━━━━━ QUOTED PASSAGE ━━━━━

Moreover, where the agent’s fees are based on commissions, it is very difficult (or almost impossible) to for them to be reduced. Therefore, agents are entitled to claim the difference between the higher rates and the reduced rates (note, however, that the majority position at the Superior Court of Justice is that claims for this difference should be limited only to the last five years of the agency relationship).

Will the agent be deemed to be your employee?

Courts are likely to treat agents as employees when there is factual evidence that:

  • the services are of a personal nature (that is, the court will look at the relationship with the specific individual performing the services);
  • the principal exerts control over the agent (there is subordination);
  • the agent receives a steady income from the principal; 
  • the agent performs services on an ongoing basis; and
  • there is no written contract setting out the agency relationship between the parties.

Until very recently, Brazil’s courts would ignore contractual terms under the “supremacy of the facts” doctrine, which led to independent service arrangements being found to be employment relationships. Thankfully, the Federal Supreme Court has been consistently overturning lower courts’ decisions on this point.

Have you obtained a due diligence report before appointing the agent?

Foreign principals often make the mistake of appointing agents based solely on face value, which can prove to be a costly mistake. 

Before appointing any agent, it is recommended that lawyers be retained to prepare a due diligence report on the agent. This report should include the agent, the agent’s company, its directors and shareholders and include:

  • a review of the corporate documents from the relevant Company Registries (Boards of Trade) where the agent operates;
  • obtaining the federal, state and municipal tax, Social Security and employment litigation-related certificates where the company operates; and
  • undertaking state and federal court searches (including the Employment Court hierarchy) and analysing specific cases of concern.

━━━━━

# TASKS TO PERFORM
a: Extract the passage of the text on agents in Brazil starting with "Until very recently, Brazil’s" and going on through "appointing the agent?".
b: Please rewrite, more briefly, the paragraph of the text on agents in Brazil that begins "Until very recently, Brazil's courts".
Work only from the text on agents in Brazil.

━━━━━ GIVEN DATA ━━━━━

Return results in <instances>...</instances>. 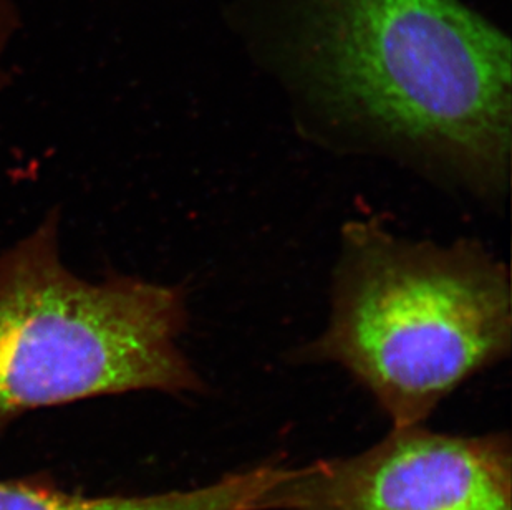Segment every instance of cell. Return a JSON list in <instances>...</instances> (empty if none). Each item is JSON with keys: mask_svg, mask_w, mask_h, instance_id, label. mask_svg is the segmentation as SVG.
Listing matches in <instances>:
<instances>
[{"mask_svg": "<svg viewBox=\"0 0 512 510\" xmlns=\"http://www.w3.org/2000/svg\"><path fill=\"white\" fill-rule=\"evenodd\" d=\"M60 216L0 252V436L35 409L131 391H204L181 350L183 285L73 274L60 257Z\"/></svg>", "mask_w": 512, "mask_h": 510, "instance_id": "3", "label": "cell"}, {"mask_svg": "<svg viewBox=\"0 0 512 510\" xmlns=\"http://www.w3.org/2000/svg\"><path fill=\"white\" fill-rule=\"evenodd\" d=\"M262 510H512L511 439L392 428L362 453L282 466Z\"/></svg>", "mask_w": 512, "mask_h": 510, "instance_id": "4", "label": "cell"}, {"mask_svg": "<svg viewBox=\"0 0 512 510\" xmlns=\"http://www.w3.org/2000/svg\"><path fill=\"white\" fill-rule=\"evenodd\" d=\"M276 464L229 472L216 481L146 496H87L49 482L0 481V510H261Z\"/></svg>", "mask_w": 512, "mask_h": 510, "instance_id": "5", "label": "cell"}, {"mask_svg": "<svg viewBox=\"0 0 512 510\" xmlns=\"http://www.w3.org/2000/svg\"><path fill=\"white\" fill-rule=\"evenodd\" d=\"M312 92L362 153L501 203L511 174V44L459 0H309Z\"/></svg>", "mask_w": 512, "mask_h": 510, "instance_id": "1", "label": "cell"}, {"mask_svg": "<svg viewBox=\"0 0 512 510\" xmlns=\"http://www.w3.org/2000/svg\"><path fill=\"white\" fill-rule=\"evenodd\" d=\"M511 347L508 265L471 239L418 241L372 217L342 227L329 322L295 358L339 365L406 428Z\"/></svg>", "mask_w": 512, "mask_h": 510, "instance_id": "2", "label": "cell"}, {"mask_svg": "<svg viewBox=\"0 0 512 510\" xmlns=\"http://www.w3.org/2000/svg\"><path fill=\"white\" fill-rule=\"evenodd\" d=\"M15 25H17V15H15L14 5L10 4V0H0V92L9 83V75L5 73L2 58H4L5 47L14 34Z\"/></svg>", "mask_w": 512, "mask_h": 510, "instance_id": "6", "label": "cell"}]
</instances>
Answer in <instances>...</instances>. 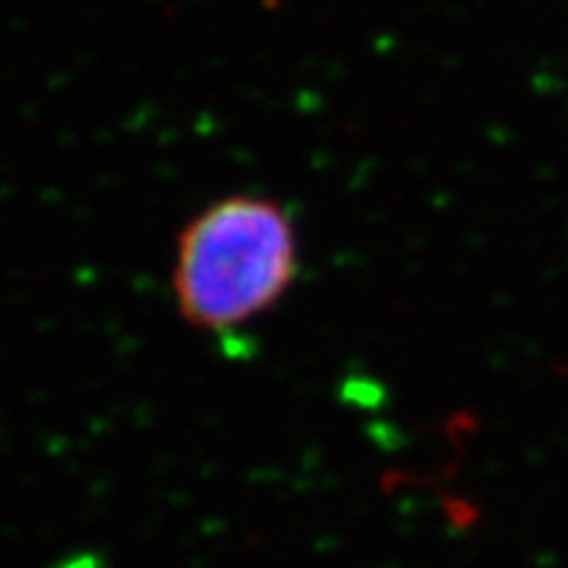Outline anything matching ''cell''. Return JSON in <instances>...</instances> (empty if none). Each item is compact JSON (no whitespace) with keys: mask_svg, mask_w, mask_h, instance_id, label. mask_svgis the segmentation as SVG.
<instances>
[{"mask_svg":"<svg viewBox=\"0 0 568 568\" xmlns=\"http://www.w3.org/2000/svg\"><path fill=\"white\" fill-rule=\"evenodd\" d=\"M297 280V234L272 197L232 195L184 226L172 293L182 322L224 335L266 316Z\"/></svg>","mask_w":568,"mask_h":568,"instance_id":"6da1fadb","label":"cell"}]
</instances>
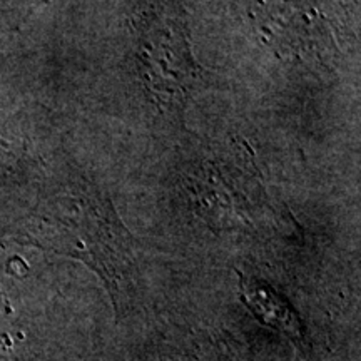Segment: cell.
Listing matches in <instances>:
<instances>
[{
  "label": "cell",
  "mask_w": 361,
  "mask_h": 361,
  "mask_svg": "<svg viewBox=\"0 0 361 361\" xmlns=\"http://www.w3.org/2000/svg\"><path fill=\"white\" fill-rule=\"evenodd\" d=\"M35 245L80 259L117 301L134 269V243L114 206L92 188L59 196L29 226Z\"/></svg>",
  "instance_id": "6da1fadb"
},
{
  "label": "cell",
  "mask_w": 361,
  "mask_h": 361,
  "mask_svg": "<svg viewBox=\"0 0 361 361\" xmlns=\"http://www.w3.org/2000/svg\"><path fill=\"white\" fill-rule=\"evenodd\" d=\"M137 64L157 102L179 106L200 80L183 25L169 19H151L144 27L137 40Z\"/></svg>",
  "instance_id": "7a4b0ae2"
},
{
  "label": "cell",
  "mask_w": 361,
  "mask_h": 361,
  "mask_svg": "<svg viewBox=\"0 0 361 361\" xmlns=\"http://www.w3.org/2000/svg\"><path fill=\"white\" fill-rule=\"evenodd\" d=\"M241 291L247 308L258 316L261 323L278 329L293 341H303L305 331L300 319L290 303L278 296L276 291L271 290L264 283L251 281V279H243Z\"/></svg>",
  "instance_id": "3957f363"
}]
</instances>
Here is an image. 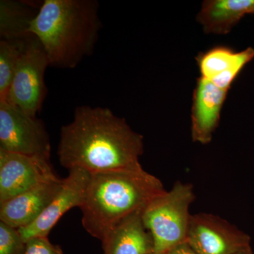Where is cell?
<instances>
[{"label":"cell","instance_id":"1","mask_svg":"<svg viewBox=\"0 0 254 254\" xmlns=\"http://www.w3.org/2000/svg\"><path fill=\"white\" fill-rule=\"evenodd\" d=\"M143 137L111 110L82 105L72 122L61 128L58 155L60 165L90 173L141 165Z\"/></svg>","mask_w":254,"mask_h":254},{"label":"cell","instance_id":"2","mask_svg":"<svg viewBox=\"0 0 254 254\" xmlns=\"http://www.w3.org/2000/svg\"><path fill=\"white\" fill-rule=\"evenodd\" d=\"M158 177L141 165L91 174L81 208L82 225L92 237L104 240L110 230L166 191Z\"/></svg>","mask_w":254,"mask_h":254},{"label":"cell","instance_id":"3","mask_svg":"<svg viewBox=\"0 0 254 254\" xmlns=\"http://www.w3.org/2000/svg\"><path fill=\"white\" fill-rule=\"evenodd\" d=\"M96 0H45L31 23L50 66L76 67L93 53L102 28Z\"/></svg>","mask_w":254,"mask_h":254},{"label":"cell","instance_id":"4","mask_svg":"<svg viewBox=\"0 0 254 254\" xmlns=\"http://www.w3.org/2000/svg\"><path fill=\"white\" fill-rule=\"evenodd\" d=\"M195 198L190 184L177 181L142 211V220L153 238L155 254H166L187 242L192 215L190 209Z\"/></svg>","mask_w":254,"mask_h":254},{"label":"cell","instance_id":"5","mask_svg":"<svg viewBox=\"0 0 254 254\" xmlns=\"http://www.w3.org/2000/svg\"><path fill=\"white\" fill-rule=\"evenodd\" d=\"M50 63L36 36L28 38L5 101L33 117L41 111L47 95L45 73Z\"/></svg>","mask_w":254,"mask_h":254},{"label":"cell","instance_id":"6","mask_svg":"<svg viewBox=\"0 0 254 254\" xmlns=\"http://www.w3.org/2000/svg\"><path fill=\"white\" fill-rule=\"evenodd\" d=\"M0 149L50 160L51 145L41 120L0 102Z\"/></svg>","mask_w":254,"mask_h":254},{"label":"cell","instance_id":"7","mask_svg":"<svg viewBox=\"0 0 254 254\" xmlns=\"http://www.w3.org/2000/svg\"><path fill=\"white\" fill-rule=\"evenodd\" d=\"M247 234L210 213L192 215L187 243L196 254H237L251 247Z\"/></svg>","mask_w":254,"mask_h":254},{"label":"cell","instance_id":"8","mask_svg":"<svg viewBox=\"0 0 254 254\" xmlns=\"http://www.w3.org/2000/svg\"><path fill=\"white\" fill-rule=\"evenodd\" d=\"M59 179L50 160L0 149V203Z\"/></svg>","mask_w":254,"mask_h":254},{"label":"cell","instance_id":"9","mask_svg":"<svg viewBox=\"0 0 254 254\" xmlns=\"http://www.w3.org/2000/svg\"><path fill=\"white\" fill-rule=\"evenodd\" d=\"M68 171V176L64 179L61 190L41 216L28 226L18 229L25 242L35 237H48L63 215L70 209L80 208L83 205L91 173L81 168H73Z\"/></svg>","mask_w":254,"mask_h":254},{"label":"cell","instance_id":"10","mask_svg":"<svg viewBox=\"0 0 254 254\" xmlns=\"http://www.w3.org/2000/svg\"><path fill=\"white\" fill-rule=\"evenodd\" d=\"M228 91L206 78L197 80L191 108L192 140L201 144L212 141L220 123V114Z\"/></svg>","mask_w":254,"mask_h":254},{"label":"cell","instance_id":"11","mask_svg":"<svg viewBox=\"0 0 254 254\" xmlns=\"http://www.w3.org/2000/svg\"><path fill=\"white\" fill-rule=\"evenodd\" d=\"M63 181L60 178L47 182L0 203V221L18 230L31 225L58 194Z\"/></svg>","mask_w":254,"mask_h":254},{"label":"cell","instance_id":"12","mask_svg":"<svg viewBox=\"0 0 254 254\" xmlns=\"http://www.w3.org/2000/svg\"><path fill=\"white\" fill-rule=\"evenodd\" d=\"M104 254H152L154 243L145 228L141 213L129 215L110 230L102 241Z\"/></svg>","mask_w":254,"mask_h":254},{"label":"cell","instance_id":"13","mask_svg":"<svg viewBox=\"0 0 254 254\" xmlns=\"http://www.w3.org/2000/svg\"><path fill=\"white\" fill-rule=\"evenodd\" d=\"M249 14H254V0H205L196 21L205 33L225 35Z\"/></svg>","mask_w":254,"mask_h":254},{"label":"cell","instance_id":"14","mask_svg":"<svg viewBox=\"0 0 254 254\" xmlns=\"http://www.w3.org/2000/svg\"><path fill=\"white\" fill-rule=\"evenodd\" d=\"M43 4L27 1H0V38L24 39L31 36V23Z\"/></svg>","mask_w":254,"mask_h":254},{"label":"cell","instance_id":"15","mask_svg":"<svg viewBox=\"0 0 254 254\" xmlns=\"http://www.w3.org/2000/svg\"><path fill=\"white\" fill-rule=\"evenodd\" d=\"M254 58V49L248 48L235 52L228 47L218 46L202 53L196 58L201 77L211 80L228 71L240 73L244 66Z\"/></svg>","mask_w":254,"mask_h":254},{"label":"cell","instance_id":"16","mask_svg":"<svg viewBox=\"0 0 254 254\" xmlns=\"http://www.w3.org/2000/svg\"><path fill=\"white\" fill-rule=\"evenodd\" d=\"M29 37L0 41V102L5 101L7 97L18 61Z\"/></svg>","mask_w":254,"mask_h":254},{"label":"cell","instance_id":"17","mask_svg":"<svg viewBox=\"0 0 254 254\" xmlns=\"http://www.w3.org/2000/svg\"><path fill=\"white\" fill-rule=\"evenodd\" d=\"M26 242L18 229L0 221V254H25Z\"/></svg>","mask_w":254,"mask_h":254},{"label":"cell","instance_id":"18","mask_svg":"<svg viewBox=\"0 0 254 254\" xmlns=\"http://www.w3.org/2000/svg\"><path fill=\"white\" fill-rule=\"evenodd\" d=\"M25 254H64L59 245H53L48 237H35L26 242Z\"/></svg>","mask_w":254,"mask_h":254},{"label":"cell","instance_id":"19","mask_svg":"<svg viewBox=\"0 0 254 254\" xmlns=\"http://www.w3.org/2000/svg\"><path fill=\"white\" fill-rule=\"evenodd\" d=\"M166 254H196L193 250L190 248V246L185 242L177 247H175L173 250H170Z\"/></svg>","mask_w":254,"mask_h":254},{"label":"cell","instance_id":"20","mask_svg":"<svg viewBox=\"0 0 254 254\" xmlns=\"http://www.w3.org/2000/svg\"><path fill=\"white\" fill-rule=\"evenodd\" d=\"M237 254H253V251H252V247H249L245 249V250L241 251V252Z\"/></svg>","mask_w":254,"mask_h":254},{"label":"cell","instance_id":"21","mask_svg":"<svg viewBox=\"0 0 254 254\" xmlns=\"http://www.w3.org/2000/svg\"><path fill=\"white\" fill-rule=\"evenodd\" d=\"M155 254V253H153V254Z\"/></svg>","mask_w":254,"mask_h":254}]
</instances>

━━━━━

# ANSWER LIST
a:
Until very recently, Brazil’s courts would ignore contractual terms under the “supremacy of the facts” doctrine, which led to independent service arrangements being found to be employment relationships. Thankfully, the Federal Supreme Court has been consistently overturning lower courts’ decisions on this point.

Have you obtained a due diligence report before appointing the agent?

b: Until recently, Brazil's courts ignored contractual terms under the "supremacy of the facts" doctrine, so independent service arrangements were found to be employment relationships. The Federal Supreme Court has been consistently overturning these lower-court decisions.